The iPhone 5s, like its cheaper sibling the iPhone 5c, has been available for a few weeks now, earning plaudits from most reviewers and igniting ignorant online discussions around mobile security and application performance. Some of that ignorance is intentional FUD from Android fanboys and security purveyors.
The truth is straightforward: The iPhone 5s lays the groundwork for the next generation of Apple mobile devices, introducing the 64-bit architecture to its processor, operating system, and applications as well as making it easier to secure mobile devices, thanks to its fingerprint reader. (As for the iPhone 5c, it's last year's iPhone 5 in a nice-looking and nice-feeling colored plastic case with an improved camera, and it runs iOS 7 — enough said.)

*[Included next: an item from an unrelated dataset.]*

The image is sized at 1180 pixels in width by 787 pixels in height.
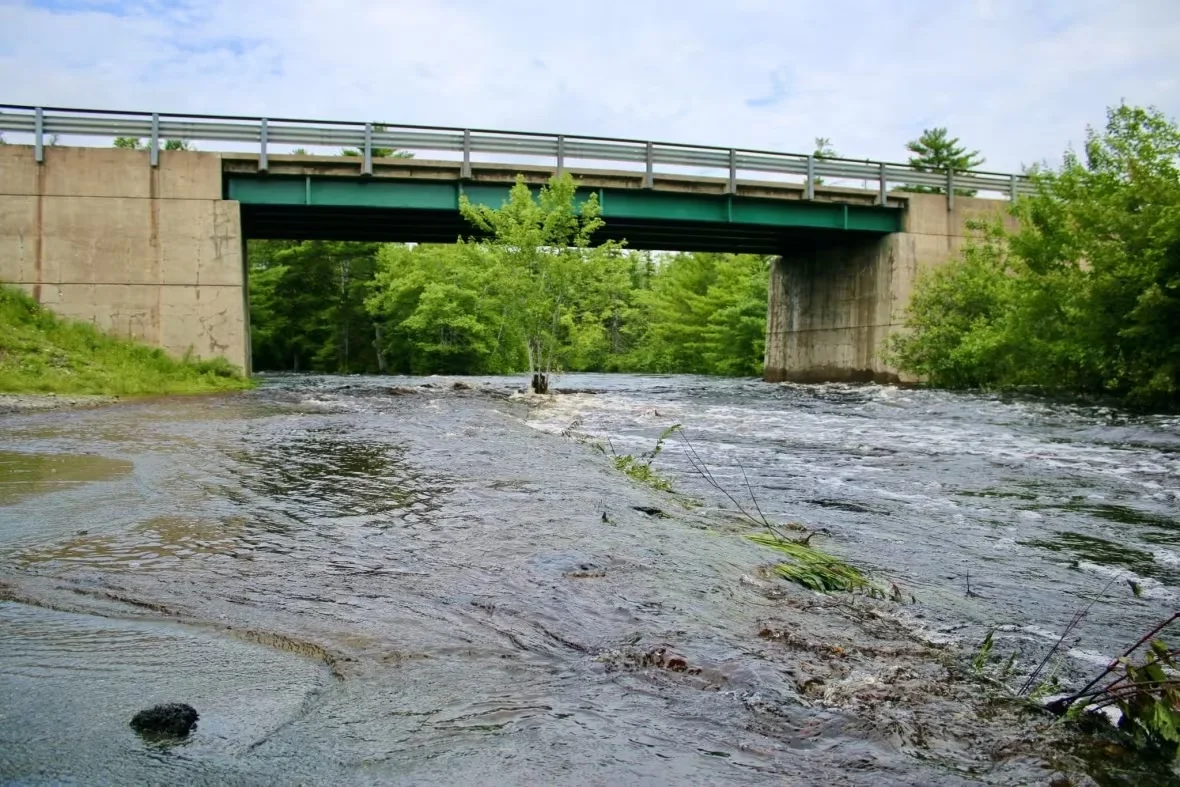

The Touch ID fingerprint reader in the iPhone 5s is the most visible improvement in the new Apple smartphone compared to last year's version, the iPhone 5 . Apple calls attention to the reader with the metallic ring that now encircles the Home button. You may also notice a second, amber LED on the back of the iPhone 5s, which helps produce more accurate skin tones when taking photos with the flash.
Except for these two clues, the iPhone 5s and iPhone 5 look, feel, and weight about the same. (The iPhone 5s also comes in a surprisingly subtle gold finish , a new color option that the iPhone 5 did not have.) This strong similarity reflects the fact that the iPhone 5s is at heart an upgraded iPhone 5.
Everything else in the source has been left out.